Dallas Mayor see’s one Secret Service agent standup with a sub-machine gun.
His testimony seems to place the rifle sighting after Clint Hill ran to the limousine:
"The Secret Service men ran to that car. From out of nowhere appeared
one Secret Service man with a submachine gun."
Secret Service agent Winston Lawson testified he saw a fellow agent holding a rifle, an automatic weapon and the first thing that went through his head is that he had fired it.
"I noticed Agent Hickey standing up in the follow-up car with the automatic
weapon and first thought he had fired at someone."
(Statement Dec. 1, 1963)
"Then the second and third shots, reports, I noticed the President's car back
there, but I also noticed right after the reports an agent standing up with an
automatic weapon in his hand, and the first thing that flashed through my mind,
this was the only weapon I had seen, was that he had fired because this was
the only weapon I had seen up to that time."
(WC Testimony)
Lawson did not see the Colt AR-15 "“in agent Hickey’s had at the time of the of the third shot."
Agent Hickey was holding the AR 15. Agent Winston rides in the front of JFK in the lead car. He noticed Agent Hickey standing up in the follow up car, “I first thought that he had fired it”.

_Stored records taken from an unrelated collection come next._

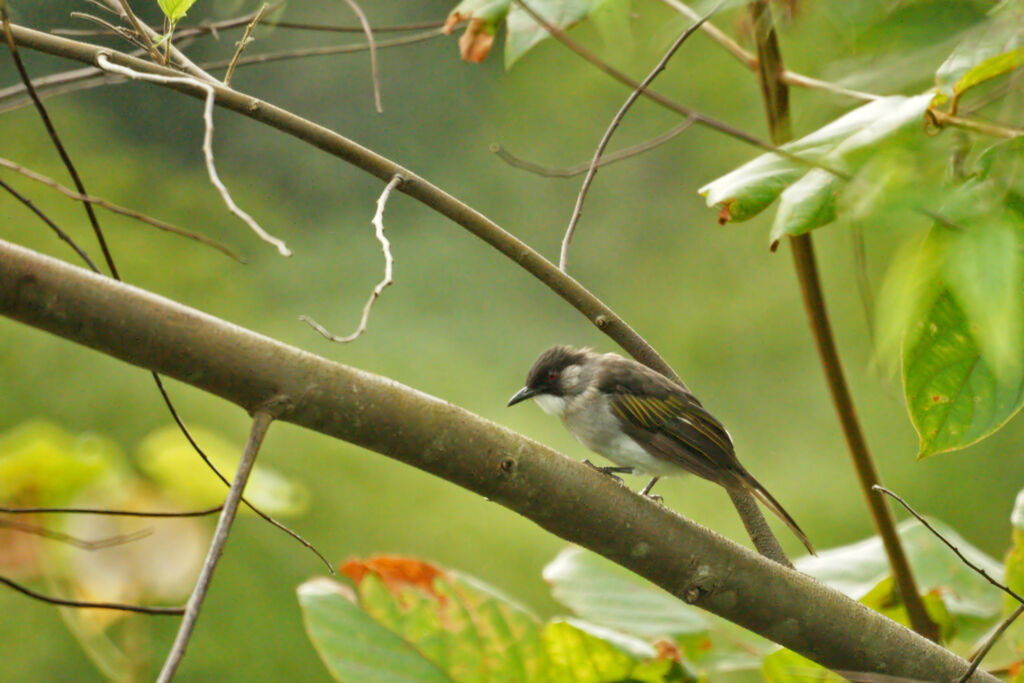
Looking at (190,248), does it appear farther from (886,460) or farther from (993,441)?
(993,441)

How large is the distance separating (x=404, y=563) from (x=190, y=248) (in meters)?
3.66

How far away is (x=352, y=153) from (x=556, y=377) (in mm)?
1469

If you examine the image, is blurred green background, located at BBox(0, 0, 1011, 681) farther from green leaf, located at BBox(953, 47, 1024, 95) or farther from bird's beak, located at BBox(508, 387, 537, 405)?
green leaf, located at BBox(953, 47, 1024, 95)

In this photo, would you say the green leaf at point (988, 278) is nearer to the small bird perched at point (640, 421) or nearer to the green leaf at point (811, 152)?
the green leaf at point (811, 152)

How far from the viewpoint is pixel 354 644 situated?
1768 mm

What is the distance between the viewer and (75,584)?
234 cm

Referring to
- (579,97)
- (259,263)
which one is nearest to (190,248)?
(259,263)

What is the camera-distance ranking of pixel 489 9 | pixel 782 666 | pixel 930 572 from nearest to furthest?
pixel 489 9
pixel 782 666
pixel 930 572

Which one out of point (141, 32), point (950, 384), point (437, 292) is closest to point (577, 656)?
point (950, 384)

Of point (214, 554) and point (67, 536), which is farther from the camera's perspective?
point (67, 536)

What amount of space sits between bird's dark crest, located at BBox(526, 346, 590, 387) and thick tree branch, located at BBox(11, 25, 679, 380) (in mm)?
1164

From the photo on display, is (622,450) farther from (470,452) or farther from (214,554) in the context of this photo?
(214,554)

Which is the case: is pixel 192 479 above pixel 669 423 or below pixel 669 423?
below

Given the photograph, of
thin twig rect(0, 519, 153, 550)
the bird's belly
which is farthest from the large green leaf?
the bird's belly
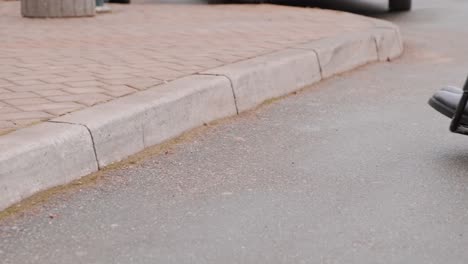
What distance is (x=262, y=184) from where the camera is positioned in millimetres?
3525

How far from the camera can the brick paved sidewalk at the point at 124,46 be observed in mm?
4432

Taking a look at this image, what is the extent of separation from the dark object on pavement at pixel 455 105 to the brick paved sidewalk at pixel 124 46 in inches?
62.2

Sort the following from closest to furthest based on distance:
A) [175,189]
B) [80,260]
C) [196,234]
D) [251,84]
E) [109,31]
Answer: [80,260] < [196,234] < [175,189] < [251,84] < [109,31]

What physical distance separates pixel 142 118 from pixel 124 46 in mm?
2496

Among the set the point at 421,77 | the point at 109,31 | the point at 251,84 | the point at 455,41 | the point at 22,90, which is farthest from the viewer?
the point at 455,41

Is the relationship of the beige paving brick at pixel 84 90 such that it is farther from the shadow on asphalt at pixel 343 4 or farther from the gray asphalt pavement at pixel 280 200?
the shadow on asphalt at pixel 343 4

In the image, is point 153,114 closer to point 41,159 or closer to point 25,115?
point 25,115

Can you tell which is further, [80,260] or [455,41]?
[455,41]

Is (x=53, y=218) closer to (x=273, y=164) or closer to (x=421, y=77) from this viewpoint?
(x=273, y=164)

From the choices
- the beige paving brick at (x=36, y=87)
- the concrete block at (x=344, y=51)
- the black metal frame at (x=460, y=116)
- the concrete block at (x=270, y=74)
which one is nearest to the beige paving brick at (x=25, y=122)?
the beige paving brick at (x=36, y=87)

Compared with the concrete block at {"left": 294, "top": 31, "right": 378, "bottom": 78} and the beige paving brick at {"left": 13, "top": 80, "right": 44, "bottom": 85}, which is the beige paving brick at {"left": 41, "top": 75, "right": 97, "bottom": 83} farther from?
the concrete block at {"left": 294, "top": 31, "right": 378, "bottom": 78}

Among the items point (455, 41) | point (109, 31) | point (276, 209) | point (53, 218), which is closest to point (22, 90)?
point (53, 218)

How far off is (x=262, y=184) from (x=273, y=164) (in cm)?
32

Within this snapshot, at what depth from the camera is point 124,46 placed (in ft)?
20.9
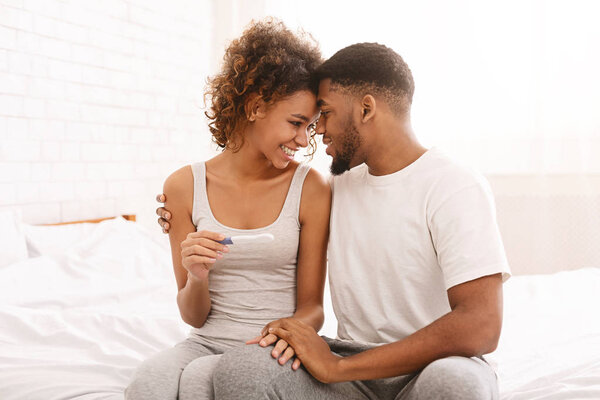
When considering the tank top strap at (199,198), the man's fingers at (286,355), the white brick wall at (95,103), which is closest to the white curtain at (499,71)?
the white brick wall at (95,103)

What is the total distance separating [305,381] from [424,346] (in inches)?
8.7

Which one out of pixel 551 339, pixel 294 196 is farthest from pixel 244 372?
pixel 551 339

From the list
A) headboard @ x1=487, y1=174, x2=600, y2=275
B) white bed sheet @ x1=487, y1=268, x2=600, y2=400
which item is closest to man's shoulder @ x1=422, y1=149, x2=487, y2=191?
white bed sheet @ x1=487, y1=268, x2=600, y2=400

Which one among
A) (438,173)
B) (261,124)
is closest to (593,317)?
(438,173)

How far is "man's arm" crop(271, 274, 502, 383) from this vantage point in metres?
1.09

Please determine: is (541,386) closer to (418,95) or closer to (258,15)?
(418,95)

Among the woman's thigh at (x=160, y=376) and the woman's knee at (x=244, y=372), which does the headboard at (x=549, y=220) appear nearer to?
the woman's thigh at (x=160, y=376)

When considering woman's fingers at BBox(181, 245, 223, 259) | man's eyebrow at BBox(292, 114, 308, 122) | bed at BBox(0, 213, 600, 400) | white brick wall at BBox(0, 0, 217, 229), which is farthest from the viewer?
white brick wall at BBox(0, 0, 217, 229)

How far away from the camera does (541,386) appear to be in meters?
1.32

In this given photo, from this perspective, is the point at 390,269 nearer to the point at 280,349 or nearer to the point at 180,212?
the point at 280,349

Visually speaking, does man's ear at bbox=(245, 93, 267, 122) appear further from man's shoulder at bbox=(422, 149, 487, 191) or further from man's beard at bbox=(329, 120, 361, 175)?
man's shoulder at bbox=(422, 149, 487, 191)

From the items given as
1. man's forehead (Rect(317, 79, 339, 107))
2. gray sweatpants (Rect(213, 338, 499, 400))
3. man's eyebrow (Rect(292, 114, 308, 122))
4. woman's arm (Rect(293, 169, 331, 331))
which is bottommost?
gray sweatpants (Rect(213, 338, 499, 400))

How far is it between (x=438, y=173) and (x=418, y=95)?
7.21 feet

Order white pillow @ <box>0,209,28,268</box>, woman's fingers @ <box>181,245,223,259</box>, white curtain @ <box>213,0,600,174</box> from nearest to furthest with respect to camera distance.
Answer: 1. woman's fingers @ <box>181,245,223,259</box>
2. white pillow @ <box>0,209,28,268</box>
3. white curtain @ <box>213,0,600,174</box>
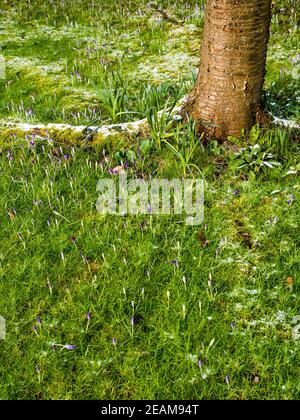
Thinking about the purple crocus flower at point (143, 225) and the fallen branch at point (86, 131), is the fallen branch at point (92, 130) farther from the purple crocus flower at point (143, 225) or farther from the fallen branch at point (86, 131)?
the purple crocus flower at point (143, 225)

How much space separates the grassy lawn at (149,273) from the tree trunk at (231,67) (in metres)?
0.27

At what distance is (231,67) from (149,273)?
2469mm

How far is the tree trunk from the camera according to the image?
443 centimetres

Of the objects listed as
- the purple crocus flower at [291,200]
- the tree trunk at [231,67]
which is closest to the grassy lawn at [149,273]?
the purple crocus flower at [291,200]

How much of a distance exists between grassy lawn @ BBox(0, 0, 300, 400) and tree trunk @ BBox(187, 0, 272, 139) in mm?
273

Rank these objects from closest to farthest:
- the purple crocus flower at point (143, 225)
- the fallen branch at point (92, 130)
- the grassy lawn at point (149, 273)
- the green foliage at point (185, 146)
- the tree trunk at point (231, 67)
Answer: the grassy lawn at point (149, 273), the purple crocus flower at point (143, 225), the tree trunk at point (231, 67), the green foliage at point (185, 146), the fallen branch at point (92, 130)

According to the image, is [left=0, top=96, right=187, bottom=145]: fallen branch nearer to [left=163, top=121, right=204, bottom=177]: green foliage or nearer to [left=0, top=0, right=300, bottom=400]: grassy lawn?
[left=0, top=0, right=300, bottom=400]: grassy lawn

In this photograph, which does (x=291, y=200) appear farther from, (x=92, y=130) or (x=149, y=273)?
(x=92, y=130)

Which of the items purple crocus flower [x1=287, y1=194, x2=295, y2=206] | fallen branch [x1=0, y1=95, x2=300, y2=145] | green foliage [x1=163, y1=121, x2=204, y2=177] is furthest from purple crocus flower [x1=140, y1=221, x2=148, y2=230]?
fallen branch [x1=0, y1=95, x2=300, y2=145]

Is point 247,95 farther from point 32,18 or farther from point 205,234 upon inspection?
point 32,18

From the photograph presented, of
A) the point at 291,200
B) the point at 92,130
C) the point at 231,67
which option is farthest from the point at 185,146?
the point at 92,130

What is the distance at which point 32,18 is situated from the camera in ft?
35.0

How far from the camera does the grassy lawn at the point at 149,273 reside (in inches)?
115
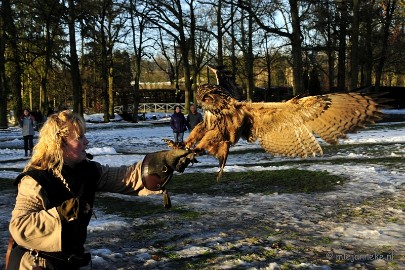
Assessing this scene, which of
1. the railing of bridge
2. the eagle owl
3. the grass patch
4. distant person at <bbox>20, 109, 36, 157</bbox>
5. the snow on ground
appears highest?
the railing of bridge

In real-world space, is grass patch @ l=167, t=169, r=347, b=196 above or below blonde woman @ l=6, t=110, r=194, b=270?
below

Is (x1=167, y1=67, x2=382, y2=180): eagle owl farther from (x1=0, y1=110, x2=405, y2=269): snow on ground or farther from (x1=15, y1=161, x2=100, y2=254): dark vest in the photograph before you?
(x1=15, y1=161, x2=100, y2=254): dark vest

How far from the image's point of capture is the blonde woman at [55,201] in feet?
7.51

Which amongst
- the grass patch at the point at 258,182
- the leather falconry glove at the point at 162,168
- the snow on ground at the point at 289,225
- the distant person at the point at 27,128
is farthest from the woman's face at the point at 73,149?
the distant person at the point at 27,128

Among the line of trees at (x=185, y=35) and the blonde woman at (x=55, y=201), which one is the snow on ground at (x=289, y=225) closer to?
the blonde woman at (x=55, y=201)

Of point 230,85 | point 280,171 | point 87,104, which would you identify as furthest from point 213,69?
point 87,104

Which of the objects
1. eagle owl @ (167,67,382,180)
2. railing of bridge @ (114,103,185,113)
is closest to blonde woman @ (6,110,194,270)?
eagle owl @ (167,67,382,180)

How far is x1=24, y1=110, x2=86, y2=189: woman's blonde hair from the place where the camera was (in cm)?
246

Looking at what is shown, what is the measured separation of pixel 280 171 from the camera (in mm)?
10992

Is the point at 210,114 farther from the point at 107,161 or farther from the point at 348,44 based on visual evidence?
the point at 348,44

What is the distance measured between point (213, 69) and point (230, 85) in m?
0.38

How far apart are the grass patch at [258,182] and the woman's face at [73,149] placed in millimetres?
6389

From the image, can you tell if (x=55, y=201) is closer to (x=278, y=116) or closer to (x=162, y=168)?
(x=162, y=168)

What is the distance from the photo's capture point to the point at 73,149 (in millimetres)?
2568
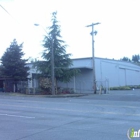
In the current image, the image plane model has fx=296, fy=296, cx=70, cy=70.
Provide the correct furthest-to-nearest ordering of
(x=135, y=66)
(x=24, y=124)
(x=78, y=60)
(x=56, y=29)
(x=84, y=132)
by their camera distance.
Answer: (x=135, y=66), (x=78, y=60), (x=56, y=29), (x=24, y=124), (x=84, y=132)

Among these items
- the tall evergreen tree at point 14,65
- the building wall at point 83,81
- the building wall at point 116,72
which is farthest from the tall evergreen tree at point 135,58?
the tall evergreen tree at point 14,65

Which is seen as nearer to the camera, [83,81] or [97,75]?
[97,75]

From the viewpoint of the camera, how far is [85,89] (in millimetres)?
50031

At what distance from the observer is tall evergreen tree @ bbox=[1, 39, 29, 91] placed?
156 feet

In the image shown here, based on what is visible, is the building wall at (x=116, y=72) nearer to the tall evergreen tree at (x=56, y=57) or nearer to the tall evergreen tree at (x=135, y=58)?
the tall evergreen tree at (x=56, y=57)

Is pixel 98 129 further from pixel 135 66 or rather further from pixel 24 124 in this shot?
pixel 135 66

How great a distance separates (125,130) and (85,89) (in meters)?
39.5

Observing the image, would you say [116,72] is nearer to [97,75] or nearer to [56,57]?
[97,75]

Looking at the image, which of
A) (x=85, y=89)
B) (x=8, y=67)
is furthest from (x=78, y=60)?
(x=8, y=67)

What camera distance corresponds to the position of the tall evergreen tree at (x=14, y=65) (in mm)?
47528

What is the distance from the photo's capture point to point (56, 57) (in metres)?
42.8

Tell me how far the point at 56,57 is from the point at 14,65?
833 cm

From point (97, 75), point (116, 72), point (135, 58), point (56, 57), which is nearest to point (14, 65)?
point (56, 57)

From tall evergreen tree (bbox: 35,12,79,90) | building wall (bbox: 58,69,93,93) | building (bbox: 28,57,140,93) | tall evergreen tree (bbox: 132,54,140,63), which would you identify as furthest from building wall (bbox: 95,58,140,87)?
tall evergreen tree (bbox: 132,54,140,63)
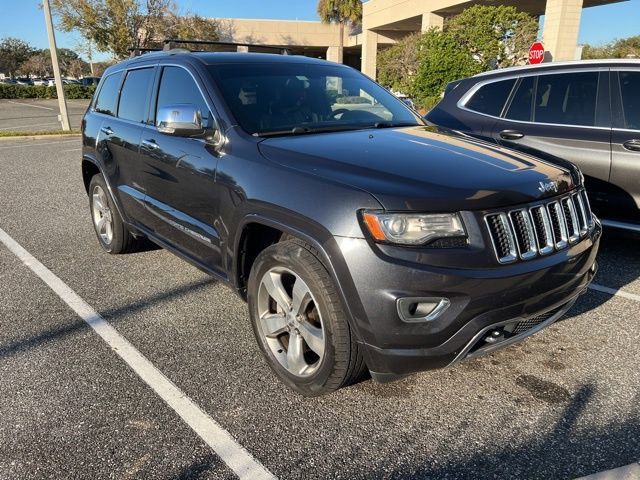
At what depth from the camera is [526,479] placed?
226 centimetres

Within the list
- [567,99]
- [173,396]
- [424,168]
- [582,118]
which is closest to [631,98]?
[582,118]

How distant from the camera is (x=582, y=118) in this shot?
4.98 metres

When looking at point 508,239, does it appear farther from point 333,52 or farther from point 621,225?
point 333,52

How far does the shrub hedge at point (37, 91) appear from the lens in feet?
143

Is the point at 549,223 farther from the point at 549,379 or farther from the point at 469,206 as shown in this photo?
the point at 549,379

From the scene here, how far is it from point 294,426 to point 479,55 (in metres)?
21.6

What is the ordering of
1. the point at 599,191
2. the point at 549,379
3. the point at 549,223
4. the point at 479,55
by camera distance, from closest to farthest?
the point at 549,223 < the point at 549,379 < the point at 599,191 < the point at 479,55

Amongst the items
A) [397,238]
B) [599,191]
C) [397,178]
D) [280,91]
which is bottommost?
[599,191]

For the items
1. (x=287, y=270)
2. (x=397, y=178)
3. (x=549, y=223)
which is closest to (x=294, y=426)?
(x=287, y=270)

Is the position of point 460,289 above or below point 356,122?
below

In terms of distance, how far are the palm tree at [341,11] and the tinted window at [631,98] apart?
4445 cm

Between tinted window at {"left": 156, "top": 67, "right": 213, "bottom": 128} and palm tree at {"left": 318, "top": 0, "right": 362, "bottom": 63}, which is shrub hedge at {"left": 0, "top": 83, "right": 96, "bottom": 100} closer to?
palm tree at {"left": 318, "top": 0, "right": 362, "bottom": 63}

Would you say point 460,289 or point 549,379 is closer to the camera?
point 460,289

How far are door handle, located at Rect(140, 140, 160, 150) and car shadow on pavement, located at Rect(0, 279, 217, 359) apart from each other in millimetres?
1167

In his statement, Lawson places his Hickey sighting after the shooting:
"As the lead car was passing under this bridge I heard the first loud, sharp report
and in more rapid succession two more sounds like gunfire. I could see persons
to the left of the motorcade vehicles running away. I noticed Agent Hickey standing
up in the follow-up car with the automatic weapon and first thought he had fired at
someone. Both the President's car and our lead car rapidly accelerated almost
simultaneously."
"Howard Donahue went through the Warren Report and found eleven witnesses that put the AR15 in Agent Hickeys hand at the time of the third shot. Of the eleven witnesses, seven are Secret Service agents". No mention of Mennengers book, I don't know. I have McLarens book on order, I will see what it says.
"Nine witnesses--including Hickey himself--had put the gun in Hickey's hands
just after the last shot. More important, two of the witnesses had put the
gun in Hickey's hands the instant the shot was fired. And one had seen the
agent stand up and fall over about the time the shot hit home."
--
Mortal Error, p.105 (St. Martin's Press, 1992)
The "two witnesses" referred to in the book clipping are Sam Holland and supposedly Glen Bennett. Donahue's parsing of Holland's account is the basis for Hickey having been seen to "stand up and fall over about the time the shot hit home." I think Donahue is a lot more honest than McLaren.